### [YOUR INSTRUCTIONS]
Find the line containing "Out of the options". Retype it and every line after it through the end of the entries, exactly as written, with nothing added.

---------- DATASET ----------

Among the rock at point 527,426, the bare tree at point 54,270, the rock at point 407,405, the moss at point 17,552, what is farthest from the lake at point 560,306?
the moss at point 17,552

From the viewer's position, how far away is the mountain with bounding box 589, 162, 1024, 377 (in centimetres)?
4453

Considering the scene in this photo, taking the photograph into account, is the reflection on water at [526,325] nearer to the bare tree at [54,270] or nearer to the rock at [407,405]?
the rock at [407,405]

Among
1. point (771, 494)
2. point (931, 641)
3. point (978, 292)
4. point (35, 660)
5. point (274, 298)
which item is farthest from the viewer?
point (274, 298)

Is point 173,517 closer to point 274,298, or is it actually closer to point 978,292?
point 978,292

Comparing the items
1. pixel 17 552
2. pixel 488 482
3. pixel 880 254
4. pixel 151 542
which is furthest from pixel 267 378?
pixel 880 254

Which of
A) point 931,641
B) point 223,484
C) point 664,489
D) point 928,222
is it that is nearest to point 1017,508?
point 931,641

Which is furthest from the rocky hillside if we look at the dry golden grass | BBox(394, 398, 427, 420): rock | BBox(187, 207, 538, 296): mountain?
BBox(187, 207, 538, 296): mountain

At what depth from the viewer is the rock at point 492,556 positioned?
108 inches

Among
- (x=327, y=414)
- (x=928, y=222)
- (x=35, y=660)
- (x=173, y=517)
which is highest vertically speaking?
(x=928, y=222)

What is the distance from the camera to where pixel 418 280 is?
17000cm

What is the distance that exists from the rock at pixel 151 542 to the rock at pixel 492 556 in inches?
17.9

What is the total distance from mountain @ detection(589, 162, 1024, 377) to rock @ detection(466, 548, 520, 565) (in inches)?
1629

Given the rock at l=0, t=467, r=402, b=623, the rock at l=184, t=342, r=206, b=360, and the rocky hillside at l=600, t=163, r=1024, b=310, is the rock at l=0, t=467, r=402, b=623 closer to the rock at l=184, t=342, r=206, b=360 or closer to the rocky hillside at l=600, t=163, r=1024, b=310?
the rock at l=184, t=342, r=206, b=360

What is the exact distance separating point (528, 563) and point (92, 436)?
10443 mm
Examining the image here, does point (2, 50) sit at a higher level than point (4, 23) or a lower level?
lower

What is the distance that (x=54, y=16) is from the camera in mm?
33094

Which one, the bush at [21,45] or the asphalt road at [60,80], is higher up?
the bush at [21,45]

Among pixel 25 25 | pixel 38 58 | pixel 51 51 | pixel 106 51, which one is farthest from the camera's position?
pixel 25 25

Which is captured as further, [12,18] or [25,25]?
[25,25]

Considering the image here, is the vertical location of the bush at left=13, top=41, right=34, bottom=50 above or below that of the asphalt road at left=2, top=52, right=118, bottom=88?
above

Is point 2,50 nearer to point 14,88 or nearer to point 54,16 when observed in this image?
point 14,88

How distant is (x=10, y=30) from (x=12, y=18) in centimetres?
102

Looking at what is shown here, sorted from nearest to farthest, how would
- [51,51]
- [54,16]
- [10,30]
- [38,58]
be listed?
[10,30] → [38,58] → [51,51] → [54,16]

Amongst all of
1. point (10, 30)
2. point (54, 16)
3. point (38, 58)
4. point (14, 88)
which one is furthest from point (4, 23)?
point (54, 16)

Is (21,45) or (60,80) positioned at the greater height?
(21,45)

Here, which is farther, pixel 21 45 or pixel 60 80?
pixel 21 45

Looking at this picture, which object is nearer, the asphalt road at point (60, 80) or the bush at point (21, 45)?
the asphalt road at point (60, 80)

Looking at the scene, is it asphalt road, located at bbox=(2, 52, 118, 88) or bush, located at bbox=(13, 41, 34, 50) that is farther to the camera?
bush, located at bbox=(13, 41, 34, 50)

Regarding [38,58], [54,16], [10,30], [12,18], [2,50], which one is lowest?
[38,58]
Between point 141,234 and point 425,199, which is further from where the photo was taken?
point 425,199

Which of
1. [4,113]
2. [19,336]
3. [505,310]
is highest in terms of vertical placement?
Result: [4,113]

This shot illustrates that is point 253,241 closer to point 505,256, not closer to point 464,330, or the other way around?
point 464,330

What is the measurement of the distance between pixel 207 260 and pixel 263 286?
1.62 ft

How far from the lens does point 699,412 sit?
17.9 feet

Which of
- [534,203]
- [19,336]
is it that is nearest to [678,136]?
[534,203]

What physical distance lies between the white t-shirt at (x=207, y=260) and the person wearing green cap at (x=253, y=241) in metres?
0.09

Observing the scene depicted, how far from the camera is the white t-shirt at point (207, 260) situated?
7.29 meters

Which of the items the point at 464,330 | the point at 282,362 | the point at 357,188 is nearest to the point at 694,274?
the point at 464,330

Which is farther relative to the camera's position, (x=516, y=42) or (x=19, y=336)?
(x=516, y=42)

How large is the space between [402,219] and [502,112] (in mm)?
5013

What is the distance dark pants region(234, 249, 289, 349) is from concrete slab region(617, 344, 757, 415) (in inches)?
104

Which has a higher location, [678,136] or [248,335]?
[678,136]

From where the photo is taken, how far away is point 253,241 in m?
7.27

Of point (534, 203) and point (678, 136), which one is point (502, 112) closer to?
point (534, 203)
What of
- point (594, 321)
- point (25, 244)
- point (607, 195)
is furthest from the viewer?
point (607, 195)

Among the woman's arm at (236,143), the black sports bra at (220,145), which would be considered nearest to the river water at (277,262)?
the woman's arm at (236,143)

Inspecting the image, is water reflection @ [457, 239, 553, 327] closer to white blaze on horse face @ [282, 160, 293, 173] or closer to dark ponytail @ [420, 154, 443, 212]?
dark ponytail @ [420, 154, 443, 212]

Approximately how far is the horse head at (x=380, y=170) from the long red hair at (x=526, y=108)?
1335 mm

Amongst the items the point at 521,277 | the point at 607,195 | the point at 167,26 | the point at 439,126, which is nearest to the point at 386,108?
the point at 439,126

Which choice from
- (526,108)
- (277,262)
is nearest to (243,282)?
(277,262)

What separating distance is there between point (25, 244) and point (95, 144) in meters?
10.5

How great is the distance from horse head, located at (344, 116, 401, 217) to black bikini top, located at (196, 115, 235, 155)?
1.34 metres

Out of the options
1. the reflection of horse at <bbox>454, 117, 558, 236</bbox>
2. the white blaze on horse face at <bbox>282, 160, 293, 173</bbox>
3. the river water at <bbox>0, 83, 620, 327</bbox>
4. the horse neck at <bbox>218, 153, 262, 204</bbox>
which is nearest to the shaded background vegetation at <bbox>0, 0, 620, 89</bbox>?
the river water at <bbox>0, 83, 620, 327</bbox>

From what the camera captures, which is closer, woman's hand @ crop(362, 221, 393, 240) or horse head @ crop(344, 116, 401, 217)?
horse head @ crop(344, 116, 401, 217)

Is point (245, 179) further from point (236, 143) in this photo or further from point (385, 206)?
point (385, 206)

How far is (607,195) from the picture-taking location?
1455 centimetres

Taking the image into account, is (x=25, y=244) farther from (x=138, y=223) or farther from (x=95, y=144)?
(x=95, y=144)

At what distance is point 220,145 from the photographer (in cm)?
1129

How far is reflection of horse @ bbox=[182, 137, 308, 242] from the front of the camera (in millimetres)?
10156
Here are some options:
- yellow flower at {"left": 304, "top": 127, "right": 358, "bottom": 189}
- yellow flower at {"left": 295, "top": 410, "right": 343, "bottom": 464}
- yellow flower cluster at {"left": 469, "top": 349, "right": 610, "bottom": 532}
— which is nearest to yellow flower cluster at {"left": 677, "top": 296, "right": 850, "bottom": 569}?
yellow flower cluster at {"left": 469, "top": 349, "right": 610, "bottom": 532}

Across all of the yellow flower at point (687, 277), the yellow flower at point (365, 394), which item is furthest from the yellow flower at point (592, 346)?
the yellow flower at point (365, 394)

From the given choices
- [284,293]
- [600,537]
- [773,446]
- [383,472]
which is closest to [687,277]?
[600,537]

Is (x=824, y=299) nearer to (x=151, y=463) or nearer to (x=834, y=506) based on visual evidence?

----------

### [RESULT BELOW]
Out of the options
1. the reflection of horse at <bbox>454, 117, 558, 236</bbox>
2. the white blaze on horse face at <bbox>282, 160, 293, 173</bbox>
3. the river water at <bbox>0, 83, 620, 327</bbox>
4. the horse neck at <bbox>218, 153, 262, 204</bbox>
which is nearest to the shaded background vegetation at <bbox>0, 0, 620, 89</bbox>?
the river water at <bbox>0, 83, 620, 327</bbox>

From what the camera captures, which is closer, woman's hand @ crop(362, 221, 393, 240) or horse head @ crop(344, 116, 401, 217)?
horse head @ crop(344, 116, 401, 217)

Is point (245, 179) further from point (236, 143) in this photo or further from point (385, 206)?
point (385, 206)

How far is (607,195) from the picture-taking location?
1455 centimetres

Taking the image into account, is (x=25, y=244) farther from (x=138, y=223) or farther from (x=95, y=144)?
(x=95, y=144)

At what distance is point 220,145 from the photographer (in cm)?
1129

How far is reflection of horse @ bbox=[182, 137, 308, 242] from the front of the camera (in millimetres)?
10156
Here are some options:
- yellow flower at {"left": 304, "top": 127, "right": 358, "bottom": 189}
- yellow flower at {"left": 295, "top": 410, "right": 343, "bottom": 464}
- yellow flower cluster at {"left": 469, "top": 349, "right": 610, "bottom": 532}
— which is nearest to yellow flower cluster at {"left": 677, "top": 296, "right": 850, "bottom": 569}?
yellow flower cluster at {"left": 469, "top": 349, "right": 610, "bottom": 532}

Across all of the yellow flower at point (687, 277), the yellow flower at point (365, 394), which item is furthest from the yellow flower at point (592, 346)?
the yellow flower at point (365, 394)

From the given choices
- [284,293]
- [600,537]
- [773,446]
- [383,472]
which is closest to [687,277]?
[600,537]

Is (x=824, y=299) nearer to (x=151, y=463) or nearer to (x=834, y=506) based on visual evidence?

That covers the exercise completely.